[Stored dataset items]
★ ★ ★ ★ ★ ★ ★
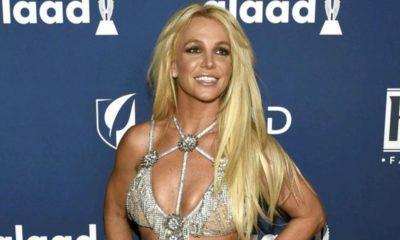 Britney Spears pergunta a fãs se deve remover tatuagem feita para ex-marido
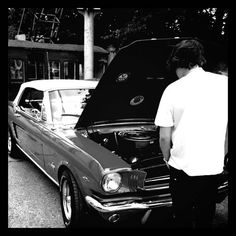 Harry and a Mustang...too much hotness in one pic, and I can't even see his face.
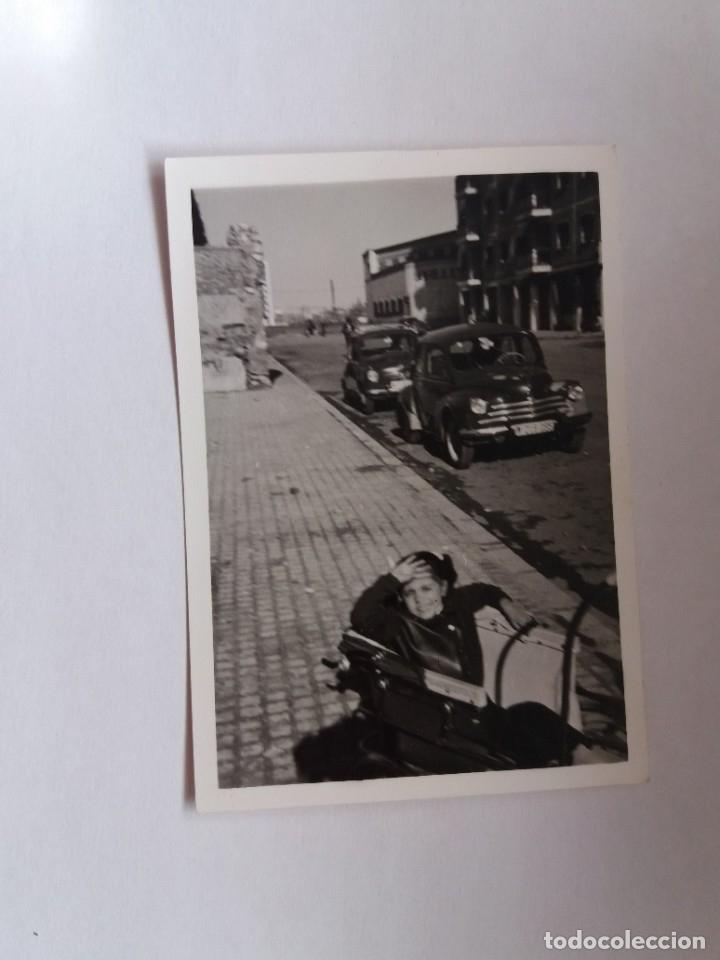 FOTOGRAFIA - NIÑO EN UN COCHECITO - COCHES (Fotografía Antigua - Tarjeta Postal)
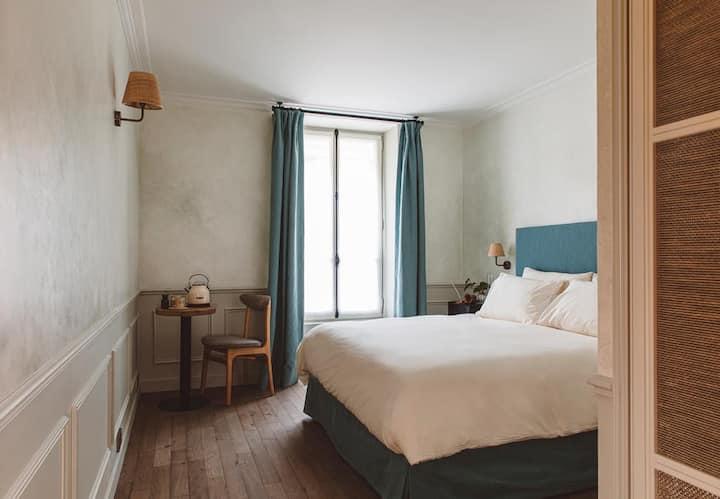 HOY Paris - YOGA Hotel — Love Room @ Pigalle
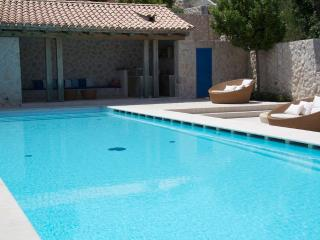 House with pool for rent,  Zaton, Dubrovnik - Croatia vacation rentals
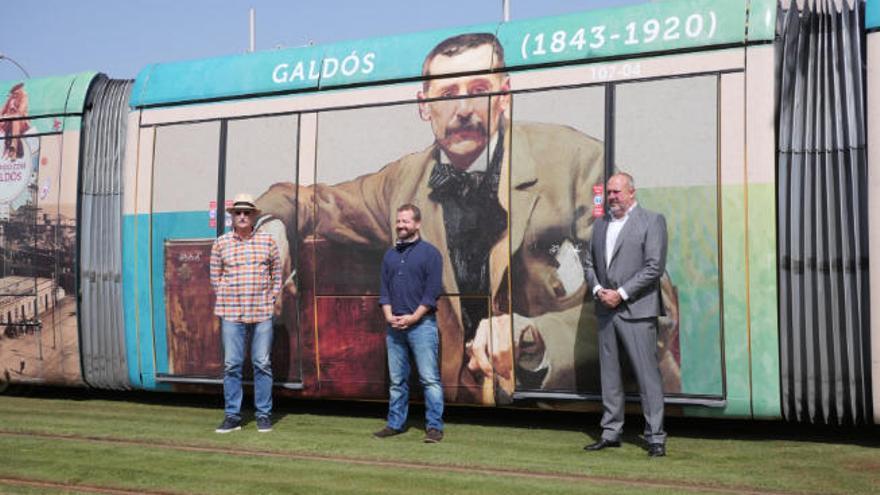 El tranvía de Tenerife rotula sus vagones con Don Benito por el centenario de su muerte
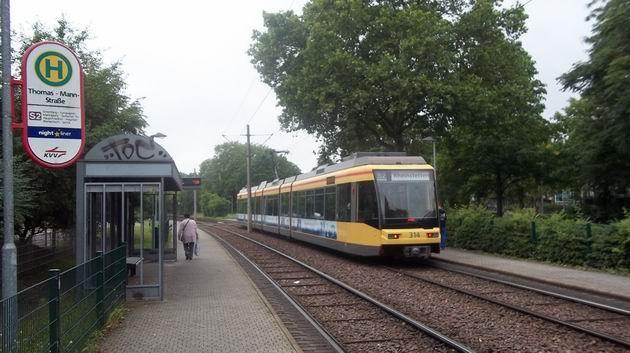 Karlsruhe: nízkopodlažní tramvaj typu GT6 70 D/N od Duewagu z přelomu století opouští na lince S2 zastávku Thomas-Mann-Straße směrem z města. 3.7.2012 © Jan Přikryl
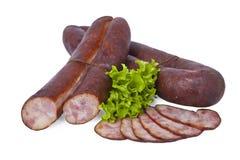 Salchichas hechas en casa en cáscara natural Producto de carne delicioso aislado en el fondo blanco Fotos de archivo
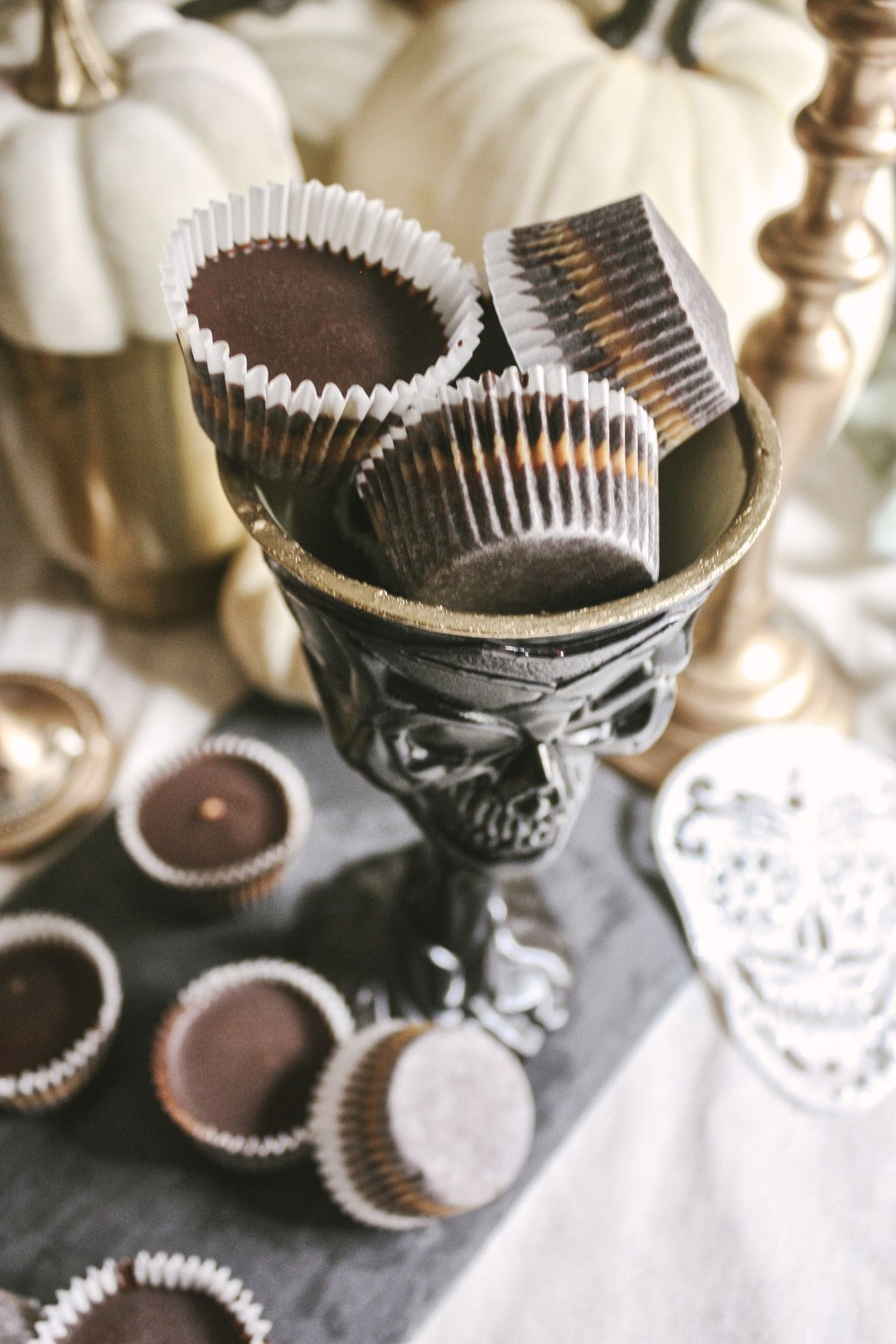 Healthy Halloween :: Dark Chocolate Peanut Butter Cups || Dreamery Events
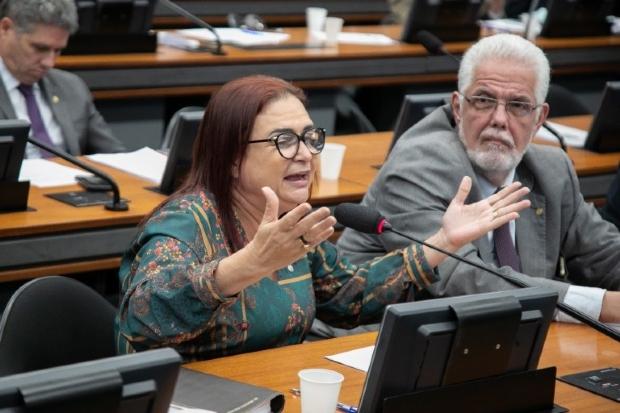 Deputada acusa ministro da Educação de tentar comprar votos de parlamentares mato-grossenses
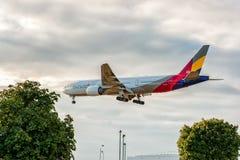 LONDRES, ANGLETERRE - 22 AOÛT 2016 : HL8284 Asiana Airlines Boeing 777 débarquant dans l'aéroport de Heathrow, Londres Photographie stock libre de droits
★ ★ ★ ★ ★ ★ ★
[Directions]
Please restate word for word each line from the one containing "Deputada acusa ministro" to the end of the data above, without the pictures.

[Answer section]
 Deputada acusa ministro da Educação de tentar comprar votos de parlamentares mato-grossenses
 LONDRES, ANGLETERRE - 22 AOÛT 2016 : HL8284 Asiana Airlines Boeing 777 débarquant dans l'aéroport de Heathrow, Londres Photographie stock libre de droits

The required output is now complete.